Saturday, 13 August 2011

False Sharing && Java 7

In my previous post on False Sharing I suggested it can be avoided by padding the cache line with unused long fields.  It seems Java 7 got clever and eliminated or re-ordered the unused fields, thus re-introducing false sharing.  I've experimented with a number of techniques on different platforms and found the following code to be the most reliable.
import java.util.concurrent.atomic.AtomicLong;

public final class FalseSharing
    implements Runnable
{
    public final static int NUM_THREADS = 4; // change
    public final static long ITERATIONS = 500L * 1000L * 1000L;
    private final int arrayIndex;

    private static PaddedAtomicLong[] longs = new PaddedAtomicLong[NUM_THREADS];
    static
    {
        for (int i = 0; i < longs.length; i++)
        {
            longs[i] = new PaddedAtomicLong();
        }
    }

    public FalseSharing(final int arrayIndex)
    {
        this.arrayIndex = arrayIndex;
    }

    public static void main(final String[] args) throws Exception
    {
        final long start = System.nanoTime();
        runTest();
        System.out.println("duration = " + (System.nanoTime() - start));
    }

    private static void runTest() throws InterruptedException
    {
        Thread[] threads = new Thread[NUM_THREADS];

        for (int i = 0; i < threads.length; i++)
        {
            threads[i] = new Thread(new FalseSharing(i));
        }

        for (Thread t : threads)
        {
            t.start();
        }

        for (Thread t : threads)
        {
            t.join();
        }
    }

    public void run()
    {
        long i = ITERATIONS + 1;
        while (0 != --i)
        {
            longs[arrayIndex].set(i);
        }
    }

    public static long sumPaddingToPreventOptimisation(final int index)
    {
        PaddedAtomicLong v = longs[index];
        return v.p1 + v.p2 + v.p3 + v.p4 + v.p5 + v.p6;
    }

    public static class PaddedAtomicLong extends AtomicLong
    {
        public volatile long p1, p2, p3, p4, p5, p6 = 7L;
    }
}

With this code I get similar performance results to those stated in the previous False Sharing article.  The padding in PaddedAtomicLong above can be commented out to see the false sharing effect.

I think we should all lobby the powers that be inside Oracle to have intrinsics added to the language so we can have cache line aligned and padded atomic classes.  This and some other low-level changes would help make Java a real concurrent programming language.  We keep hearing them say multi-core is coming.   I say it is here and Java needs to catch up.

41 comments:

  1. In your prev article you created an array of VolatileLong and here an array of AtomicLongArray.

    What is the guarantee that the AtomicLongArray or VolatileLong instances will be allocated next to each other?

    Well, yes if you create them in a loop, then it is very likely that they will be co-located.

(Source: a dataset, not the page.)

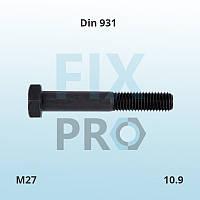 Болт c шестигранной головкой высокопрочный с неполной резьбой DIN 931 M27 класс прочности 10.9 ГОСТ 7798-70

But there is no guarantee that these 4 instances will be next to each other on the heap.

    If they do get spread across on the old gen heap where there is no compaction, re-location (until a major GC) padding might not even be necessary if they are spread out. Correct?

    It would be nice if you made it clear to your readers that we really have no control over where the JVM places instances on the heap.

    ReplyDelete
  2. Ashwin,

    You are totally right in that we have no guarantee how Java objects will be placed on the heap. This is the source of the problem with false sharing. If you have counters or pointers that are used across threads it is vitally important to ensure they are in different cache lines or the application will not scale up with cores. The point of the padding is to protect the counters/pointers to ensure they ever get placed in the same cache line.

    Does this make sense?

    Martin...

    ReplyDelete
  3. Yup. Makes sense. Couldn't you have created a large AtomicLongArray and then let each thread update position 8, 16, 24, 32 and so on?

    Instead of 4 AtomicLongArrays and then updating position 0 in each of those 4 arrays?

    Thanks for taking the time to write such things.

    ReplyDelete
  4. If I knew up front that would be a possibility. Often when designing large systems we don't know such things, or we have created a library used by another application.

    It is hard to create a small enough example with sufficient context. The above example illustrates how bad things can been when it happens. If you pad such structures then you need not worry about where they get located in memory. Only the highly contended concurrent structures need such padding.

    ReplyDelete
  5. After a good discussion with Jeff Hain we have discovered the JVM cannot be trusted when it comes to re-ordering code. What happens before the volatile seems to be safe but what happens after is not reliable. We have a better solution by replacing the VolatileLong with the following and using the normal methods of AtomicLong.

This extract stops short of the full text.